The Circadian Regulation of γ-secretase Activity in Alzheimer's Disease

Alzheimer’s disease (AD) is a progressive and fatal neurodegenerative disease which becomes increasingly prevalent worldwide with no effective treatments available causing a healthcare problem of epidemic proportion. Although the cause of AD is poorly understood, the disease progression is associated with β-amyloid peptide senile (Aβ) plaques and sleeping disorder, suggesting malfunction in internal biological clock and alteration of circadian rhythm. Interestingly, our initial data discovered that γ-secretase activity, the enzyme responsible for Aβ plaques generation, also exhibits a daily circadian oscillation. In this proposal we aim to reveal the molecular interaction between circadian function and γ-secretase activity and the connection to AD.

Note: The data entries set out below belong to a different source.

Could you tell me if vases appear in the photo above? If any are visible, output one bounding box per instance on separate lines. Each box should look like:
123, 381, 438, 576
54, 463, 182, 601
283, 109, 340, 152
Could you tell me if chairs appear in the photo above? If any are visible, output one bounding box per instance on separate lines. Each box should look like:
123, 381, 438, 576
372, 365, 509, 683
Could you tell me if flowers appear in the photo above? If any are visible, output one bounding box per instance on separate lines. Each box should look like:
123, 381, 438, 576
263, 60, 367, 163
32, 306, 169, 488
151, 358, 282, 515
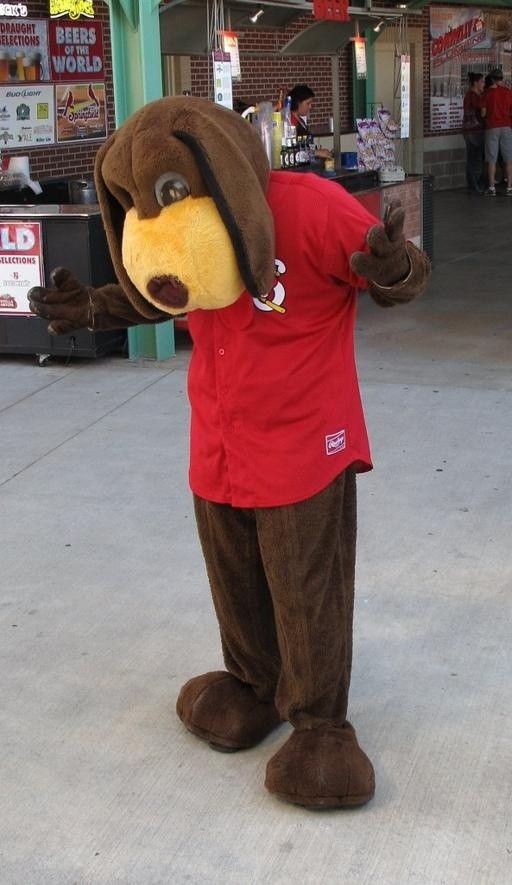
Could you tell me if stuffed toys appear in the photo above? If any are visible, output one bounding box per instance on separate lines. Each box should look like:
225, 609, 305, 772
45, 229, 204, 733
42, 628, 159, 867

Alzheimer’s disease is devastating neurodegenerative condition causing severe cognitive and behavioral impairments and is associated with sleeping disorders, which suggests a malfunction in the internal biological clock. My project is focused on circadian rhythm, a mechanism that governs daily changes in our body such as sleep-wake cycle, body temperature and our hormone levels throughout the day. My goal is to understand, on a molecular level, the relationship between the circadian rhythm and the formation of senile plaques ­­­- toxic aggregates that form in the brain of Alzheimer’s patients, causing memory loss and cognitive decline. In my research, I have discovered that the activity of the specific enzyme that forms these harmful plaques is influenced by the circadian rhythm. I now aim to characterize the activity of the enzyme at different times of the day and see how it changes with the progression of disease and age. My second aim is to understand how this enzyme behaves when the biological clock is disrupted. And finally, my goal is to decipher the specifics of the molecular mechanism by which circadian rhythm regulates the fluctuation of the enzyme’s activity. I hope that when my study is complete, the research will lead to the development of an innovative treatment- administrated according to a schedule that corresponds to the rhythmic activity of the plaque formation enzyme. Specifically, we could administer an inhibitor of the enzyme at specific times of the day, to maximize the effectiveness of the treatment and minimize adverse effects.